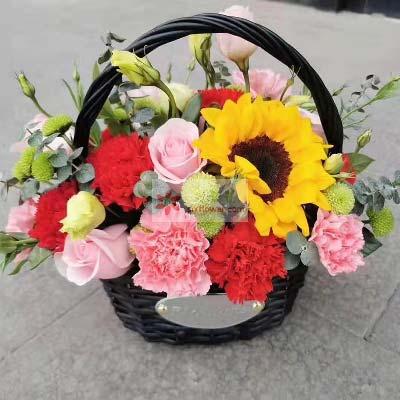富阳百草园花艺玫瑰+康乃馨,小花篮,平安祝福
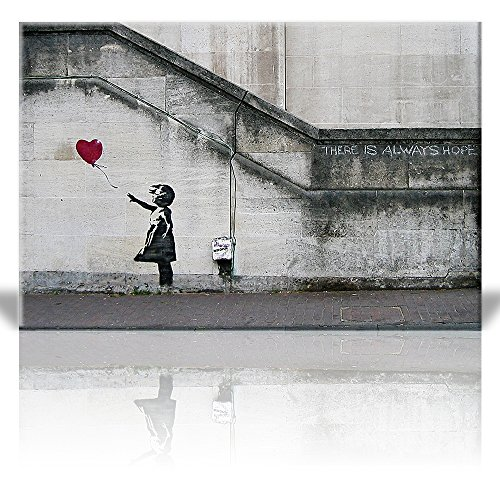 Wall26 Canvas Print Wall Art - There is always hope - Girl and red heart balloon - Street Art - Guerilla - Banksy Street Artwork on Canvas Stretched Gallery Wrap. Ready to Hang - 16 x 24 inches
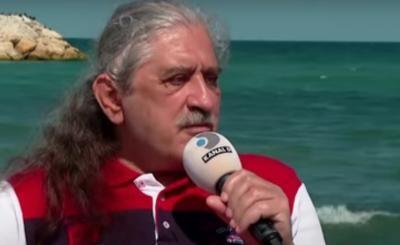 Jean Paler, captra foto Youtube/ sursa Kanal D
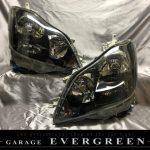 トヨタ GRS18系 クラウン アスリート 前期/後期 純正ドレスアップヘッドライト インナー塗装 ブラッククロム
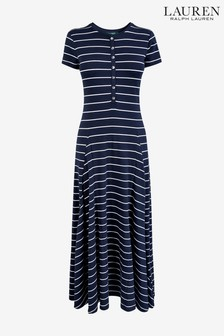 Lauren Ralph Lauren Navy Modal Dress
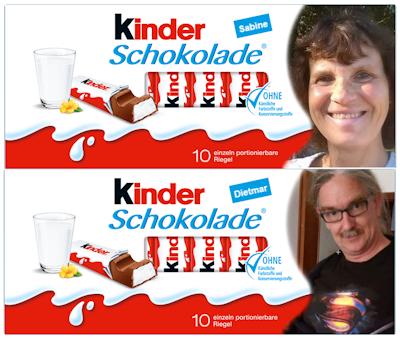 Kinderschokolade Kinder Schokoade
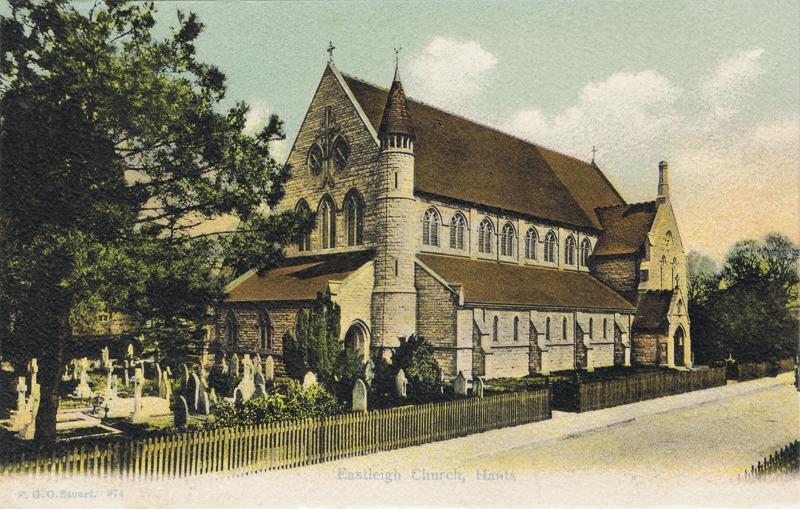 974  -  Eastleigh Church, Hants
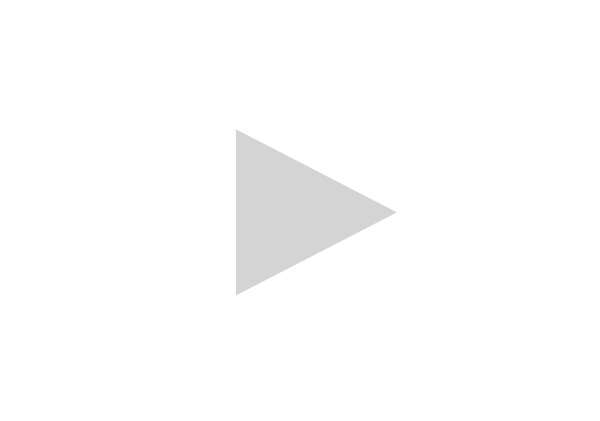 Play Angle Pattern Brand Youtube White Button PNG Image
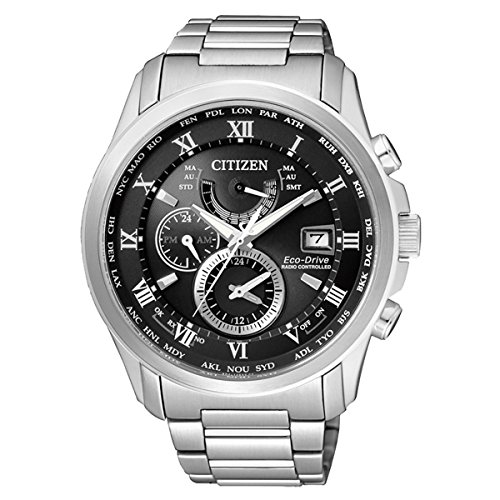 Citizen AT9080-57E  Analog Watch For Unisex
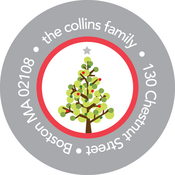Product Image For Dotted Christmas Tree (Gray) Label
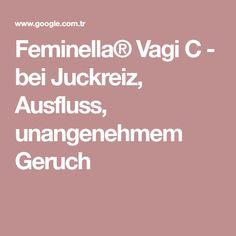 Feminella® Vagi C - bei Juckreiz, Ausfluss, unangenehmem Geruch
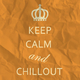 Various Artists - Keep Calm and Chillout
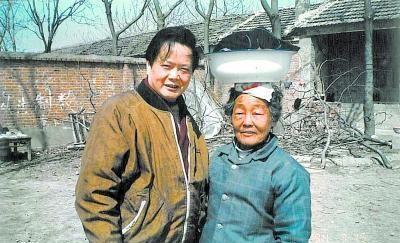 她刚生产完就被骗去当慰安妇,备受日军折磨,回来后不让见孩子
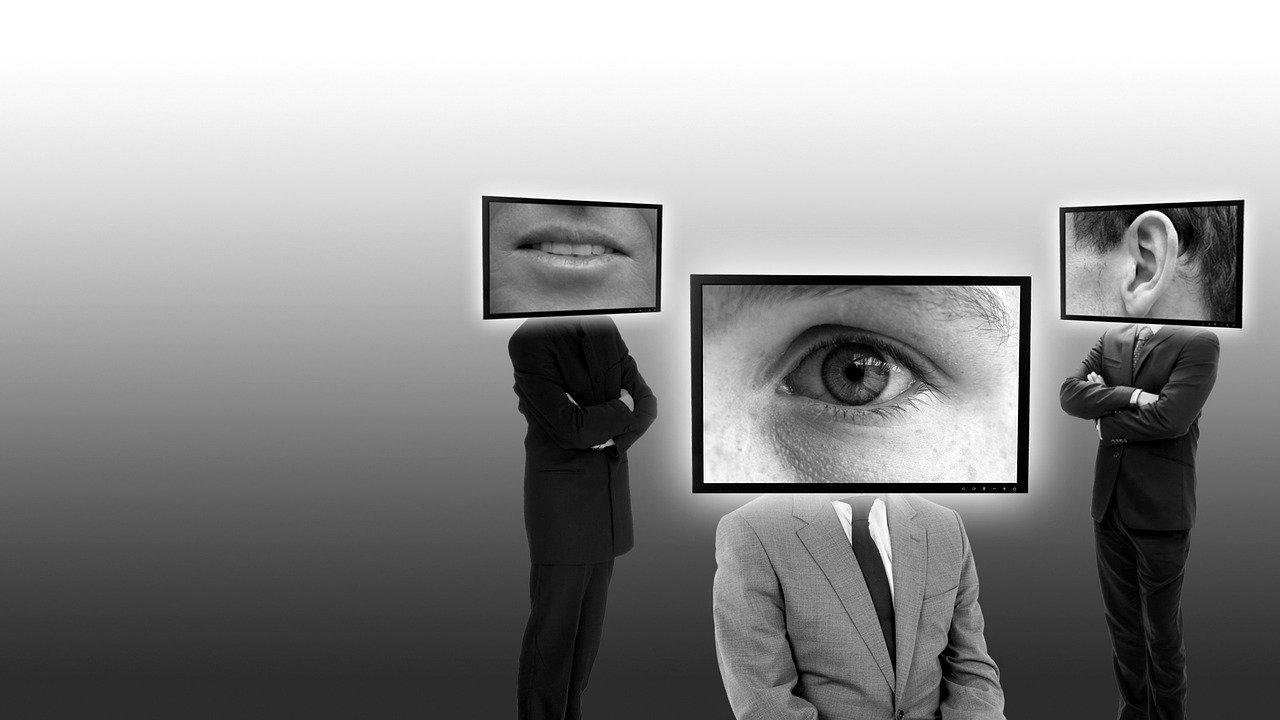 Как проверить Андроид на шпионские программы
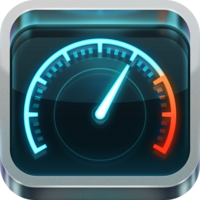 Speed Test Frontier >> Speedtest Fnu Frontier Nursing University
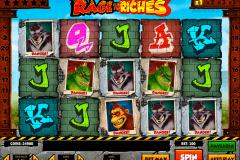 rage to riches playn go pacanele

__Exercise__: This task calls for restating, word for word, each line from the line holding "トヨタ GRS18系 クラウン" through the end of the material, pictures left out.

__Task result__:
 トヨタ GRS18系 クラウン アスリート 前期/後期 純正ドレスアップヘッドライト インナー塗装 ブラッククロム
 Lauren Ralph Lauren Navy Modal Dress
 Kinderschokolade Kinder Schokoade
 974  -  Eastleigh Church, Hants
 Play Angle Pattern Brand Youtube White Button PNG Image
 Citizen AT9080-57E  Analog Watch For Unisex
Product Image For Dotted Christmas Tree (Gray) Label
 Feminella® Vagi C - bei Juckreiz, Ausfluss, unangenehmem Geruch
 Various Artists - Keep Calm and Chillout
 她刚生产完就被骗去当慰安妇,备受日军折磨,回来后不让见孩子
 Как проверить Андроид на шпионские программы
 Speed Test Frontier >> Speedtest Fnu Frontier Nursing University
 rage to riches playn go pacanele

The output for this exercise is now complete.